Delphine Remillon

chargée de recherche à l’Ined, nous parle de l’ouvrage "Le dictionnaire des conventions"

(Entretien réalisé en décembre 2016)

Qu’est-ce que l’économie des conventions ?

Ce courant de pensée est apparu en France au milieu des années 1980, sous l’impulsion d’économistes (dont beaucoup travaillaient à l’Insee et réfléchissaient aux conventions statistiques sur lesquelles reposent quantification et évaluation) et de sociologues. Les conventions correspondent à des représentations collectives, des références partagées qui résolvent des problèmes de coordination en environnement incertain. Ces représentations sont conventionnelles au sens où il s’agit d’une solution parmi plusieurs envisageables et qu’elles peuvent toujours être remises en cause. L’analyse conventionnaliste est donc nécessairement dynamique. L’objectif n’était « pas tant d’offrir une théorie meilleure que de rouvrir le langage de la théorie économique » qui accorde trop de poids à la rationalité et pas assez aux institutions, indique Olivier Favereau, l’un des principaux fondateurs et animateurs de l’économie des conventions. Cette conception des conventions est présente dans les travaux de Keynes qui l’emploie pour désigner ce qui guide les anticipations et interprétations des opérateurs sur les marchés financiers. Mais il y a bien d’autres domaines où il y a de l’incertitude et un besoin de conventions pour y faire face : l’activité de production (conventions de qualité des biens et modèles d’entreprise), le recrutement, le système de santé, etc.

Dans quel but ce dictionnaire a-t-il été constitué ?
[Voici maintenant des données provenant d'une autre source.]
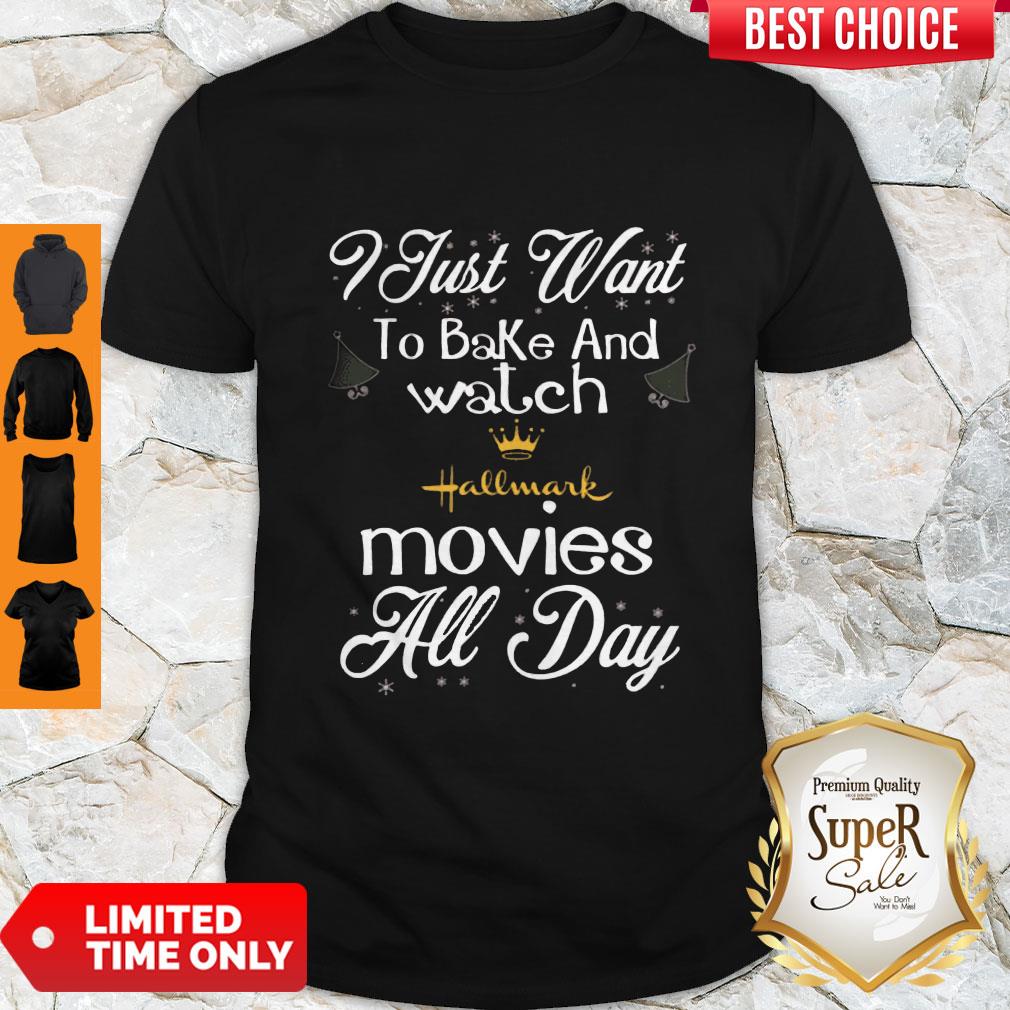 I Just Want To Bake And Watch Hallmark Movies All Day Christmas Shirt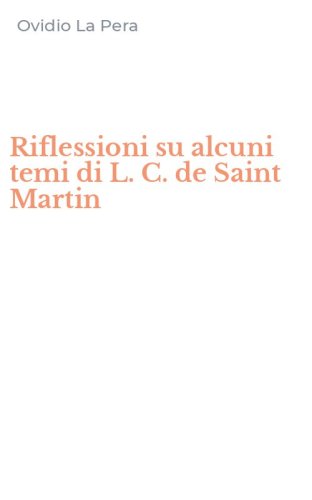 Riflessioni su alcuni temi di L. C. de Saint Martin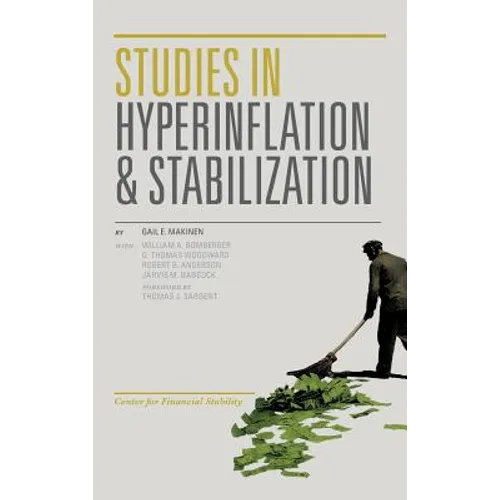 Studies in Hyperinflation and Stabilization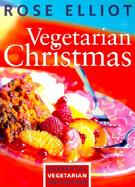 Vegetarian Christmas: Essential Guide to Vegetarian Cooking for the Festive Season cover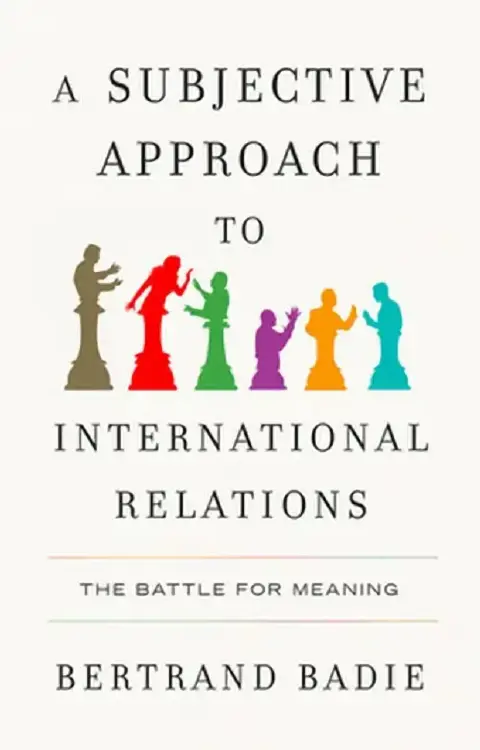 Cover of A Subjective Approach to International Relations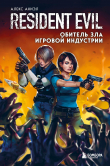 Книга Resident Evil. Обитель зла игровой индустрии автора Алекс Аниэл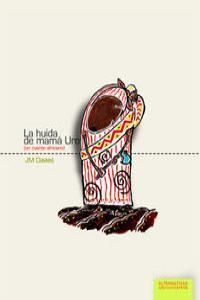 LA HUÍDA DE MAMÁ URO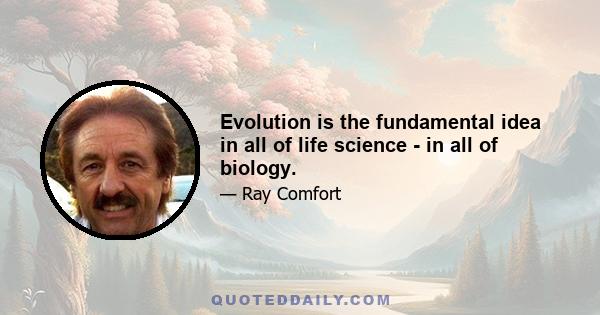 Evolution is the fundamental idea in all of life science - in all of biology.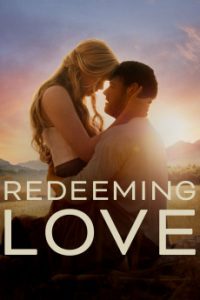 Redeeming Love (2022) ไถ่รัก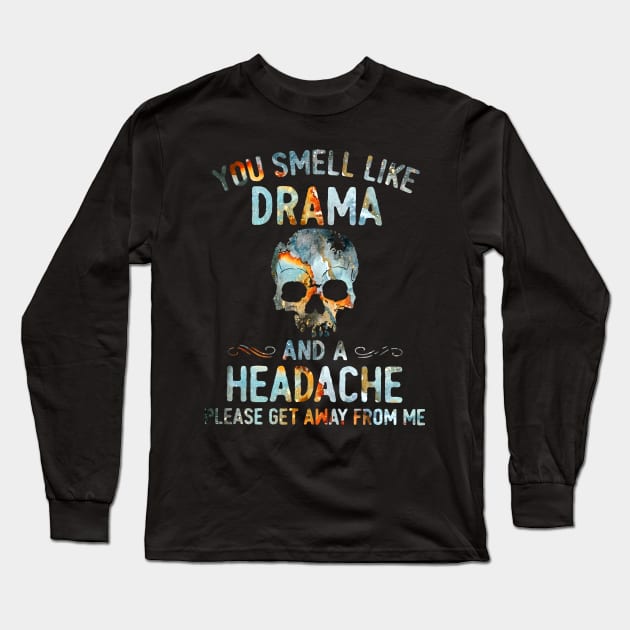 Skull You Smell Like Drama And A Headache Please Get Away From Me Shirt Long Sleeve T-Shirt by Kelley Clothing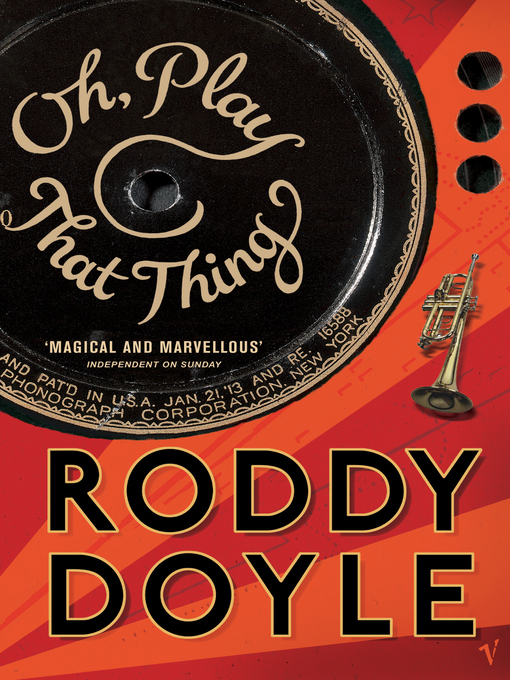 Title details for Oh, Play That Thing by Roddy Doyle - Available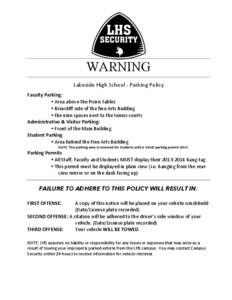 WARNING Lakeside	
  High	
  School	
  -­‐	
  Parking	
  Policy	
   Faculty	
  Parking:	
   • Area	
  above	
  the	
  Picnic	
  tables	
  	
   • Briarcliff	
  side	
  of	
  the	
  fine	
  Arts	
 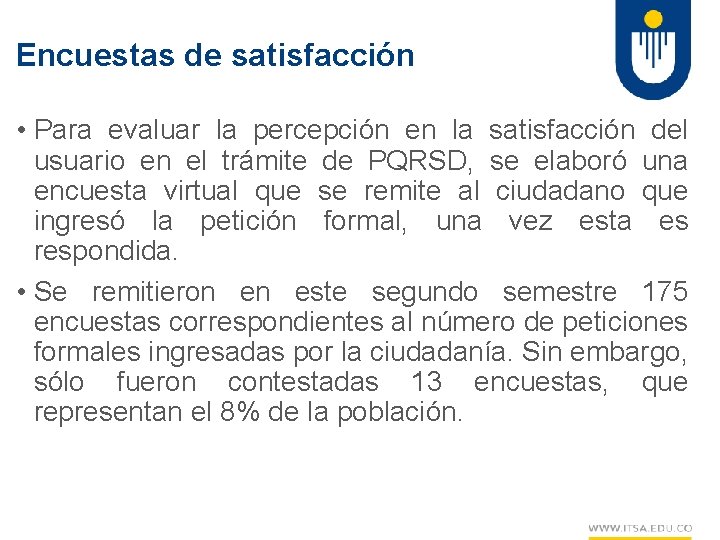 Encuestas de satisfacción • Para evaluar la percepción en la satisfacción del usuario en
Nous avons voulu publier un ouvrage en l’honneur d’Olivier Favereau, à l’occasion de son départ à la retraite. Les personnes souhaitant participer à cet hommage étant très nombreuses, la forme du dictionnaire s’est imposée à nous. Les contributeur-e-s ont ainsi produit de courts textes en fonction de leurs thèmes de recherche, tout en mobilisant les travaux conventionnalistes. L’ambition était aussi de faire le point sur l’écho et le positionnement que peuvent avoir aujourd’hui en sciences sociales le concept de convention et les questions qui lui sont liées.

Le dictionnaire rassemble à la fois des entrées sur des personnages tels que Herbert Simon, Émile Durkheim ou John Rawls, mais également sur des thèmes aussi variés que ceux de « santé », « art » ou encore « entreprise ».

Cet ouvrage pourrait être qualifié de « dictionnaire non standard des conventions », comme nous avons d’ailleurs intitulé l’introduction de celui-ci. Au-delà de la référence aux catégories de « théorie standard » et « non-standard » proposées par Olivier Favereau en 1989, nous signalons ainsi qu’il ne s’agit pas d’un dictionnaire où l’ensemble des entrées balayeraient tous les concepts clés de l’économie des conventions. D’ailleurs, les 75 auteurs n’appartiennent pas uniquement au courant conventionnaliste. La pensée d’Olivier Favereau, point de départ de cette publication, a rassemblé des chercheur-e-s de différentes disciplines, faisant dialoguer leurs propres recherches avec l’économie des conventions. La diversité des entrées offre ainsi une clé d’entrée originale sur de nombreux débats contemporains dans les sciences sociales.

La démographie économique peut-elle mettre à profit l’économie des conventions ?

Différentes entrées de ce dictionnaire illustrent le fait qu’économie des conventions et démographie économique se répondent. Le texte d’Olivier Thévenon, par exemple, présente la famille comme reposant sur une série de conventions qui sont des représentations partagées de la famille et des relations qui la composent. S’interroger sur ces conventions permet de comprendre les motifs mais aussi les formes que peuvent prendre la coopération au sein des familles, d’analyser comment se stabilisent ou évoluent certaines configurations familiales ou encore sur quelles conventions reposent les politiques familiales. Mon entrée sur les « carrières », analysant les parcours de chômage, montre que l’économie des conventions apporte aussi un éclairage aux trajectoires des individus. Les moments critiques dans ces dernières ont souvent pour origine des tensions entre différentes représentations, évaluations ou, plus précisément, conventions.
De manière plus large, l’économie des conventions, comme la démographie économique, s’attache à prendre en compte les outils et apports des autres disciplines.